BGSU was successful in getting transfers down to $0 in 2016-17, albeit on the backs of students, who are paying $12,528,362 in athletics fees ($750 for each of the 16,652 undergraduates). At Kent they pay about $500 each, NIU about $650 per undergrad, and so on.
This is a growing economic reality for non-autonomous FBS schools. The costs of playing at the highest level is growing much faster than revenues (which are barely growing, often flat or slight decline). These schedules kind of remind me of what Cal State Fullerton and Long Beach State did before they pulled the plug.

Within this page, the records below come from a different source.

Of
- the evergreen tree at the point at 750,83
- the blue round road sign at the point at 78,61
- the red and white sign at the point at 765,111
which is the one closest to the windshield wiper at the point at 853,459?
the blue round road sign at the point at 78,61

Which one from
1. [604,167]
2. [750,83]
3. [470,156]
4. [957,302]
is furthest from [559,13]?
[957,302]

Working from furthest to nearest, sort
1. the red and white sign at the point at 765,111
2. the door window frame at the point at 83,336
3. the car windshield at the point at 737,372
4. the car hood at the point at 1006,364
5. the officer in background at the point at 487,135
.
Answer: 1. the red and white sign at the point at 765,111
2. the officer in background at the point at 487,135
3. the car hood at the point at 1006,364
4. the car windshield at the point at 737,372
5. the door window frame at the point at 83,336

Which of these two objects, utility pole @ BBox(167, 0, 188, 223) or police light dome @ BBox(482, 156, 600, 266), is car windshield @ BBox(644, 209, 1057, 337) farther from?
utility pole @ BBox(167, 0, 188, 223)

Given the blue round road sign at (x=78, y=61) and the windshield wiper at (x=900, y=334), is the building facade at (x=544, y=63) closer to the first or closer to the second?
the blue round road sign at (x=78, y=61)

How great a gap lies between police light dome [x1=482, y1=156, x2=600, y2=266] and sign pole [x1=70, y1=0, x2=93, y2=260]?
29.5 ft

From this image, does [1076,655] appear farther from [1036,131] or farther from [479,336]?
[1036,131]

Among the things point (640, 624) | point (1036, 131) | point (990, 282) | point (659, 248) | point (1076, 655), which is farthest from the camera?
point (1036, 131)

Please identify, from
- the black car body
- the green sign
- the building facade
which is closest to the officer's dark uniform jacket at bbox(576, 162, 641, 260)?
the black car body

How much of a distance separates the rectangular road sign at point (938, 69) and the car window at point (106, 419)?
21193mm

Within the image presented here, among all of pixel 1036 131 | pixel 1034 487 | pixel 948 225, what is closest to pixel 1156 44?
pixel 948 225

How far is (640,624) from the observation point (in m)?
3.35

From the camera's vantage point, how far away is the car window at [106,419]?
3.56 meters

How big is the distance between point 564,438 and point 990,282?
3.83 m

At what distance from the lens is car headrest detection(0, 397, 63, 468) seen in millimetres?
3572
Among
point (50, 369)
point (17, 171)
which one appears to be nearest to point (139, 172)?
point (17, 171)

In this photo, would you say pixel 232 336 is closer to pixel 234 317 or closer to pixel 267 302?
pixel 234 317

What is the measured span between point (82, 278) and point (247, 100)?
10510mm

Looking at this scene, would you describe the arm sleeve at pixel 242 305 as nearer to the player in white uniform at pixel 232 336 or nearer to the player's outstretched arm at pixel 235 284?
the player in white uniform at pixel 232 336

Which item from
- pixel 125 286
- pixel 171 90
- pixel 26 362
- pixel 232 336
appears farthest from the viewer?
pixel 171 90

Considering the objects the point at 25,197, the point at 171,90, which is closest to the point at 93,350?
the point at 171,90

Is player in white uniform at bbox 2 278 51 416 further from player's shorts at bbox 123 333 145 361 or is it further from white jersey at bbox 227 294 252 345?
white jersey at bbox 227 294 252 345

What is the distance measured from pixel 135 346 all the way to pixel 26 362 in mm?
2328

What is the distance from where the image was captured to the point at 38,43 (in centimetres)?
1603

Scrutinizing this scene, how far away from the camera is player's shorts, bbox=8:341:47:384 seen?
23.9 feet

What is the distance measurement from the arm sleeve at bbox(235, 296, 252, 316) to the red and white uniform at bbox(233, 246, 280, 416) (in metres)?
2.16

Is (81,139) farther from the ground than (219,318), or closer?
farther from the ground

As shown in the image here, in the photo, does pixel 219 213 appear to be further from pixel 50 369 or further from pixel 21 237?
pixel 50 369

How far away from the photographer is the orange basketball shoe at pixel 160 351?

I believe that NIU is hosting Utah this year – not a road game. Look like they play at Utah in 2019.
Do you think that the MAC schools are not getting a big revenue, because of their Power opponents that they choose to play or it’s too expensive to keep up in the FBS?
MAC schools are basically all taking HEAVY losses. Toledo does alright, I think Ohio and NIU may be holding their own, but otherwise it’s not a pretty picture. EMU should be either dropping football or dropping divisions, maybe even skipping FCS all the way down to D2 (other sports are absolutely something to think about, but if football can’t help pay some of the bills you’re in huge trouble). The other 8 are hurting and if they aren’t playing multiple money games a year are really going to struggle to not hemorrhage money.
As much as it pains me to say it, being in Ohio at the heart of MAC country, but the best thing for the conference would be to let Toledo, NIU, Ohio, and maybe Buffalo find new homes (I think all could be attractive to the AAC if it ever expanded further/took losses) and the other 8 just become a FCS conference.
Also, when it comes to MAC schools and revenue, if you figure they’re averaging 20,000 fans (a stretch for more than a few) at 25 dollars a ticket (maybe a little low, but a decent estimate), they’re making $500,000 for the home game. If they can get more than that in a guarantee game, they have to do it, and almost every game that’s being scheduled is for more than that.
Sadly in the big business of college sports, the 1 home FCS, 3 P5 money game model is simply the only thing that can keep these schools afloat.
Something else that hurts Akron and Kent is that they don’t play Youngstown State anymore. YSU fans will travel the hour to support the Penguins. Yes, YSU has beaten them before but it might be the largest home crowds for either school all year.
I sure hope NIU does OK with their 4 games against non ranked FBS opponents. They have pulled out the win a bunch of time before I hope they get two wins on there games.
I think the MAC should cut down on some of the schools it has in the conference. Ball St, Kent St, Eastern Mich, and Akron should move to FCS or D2 and the MAC should look at bringing in other schools like Marshal, MTSU, JMU, and WKU. That would strengthen the conference, expand the MAC footprint, and would make it much less of a saturated conference. I honestly don’t see EMU hanging around at the FBS level for much longer, and Ball St and Kent St will be soon to follow. WMU,CMU, Ohio, Toledo, and NIU all belong in FBS but there is a ton of deadweight in this conference, most of it being in Ohio.
Stuart you’re right and I believe also at the time Pacific had football and the same thing happened.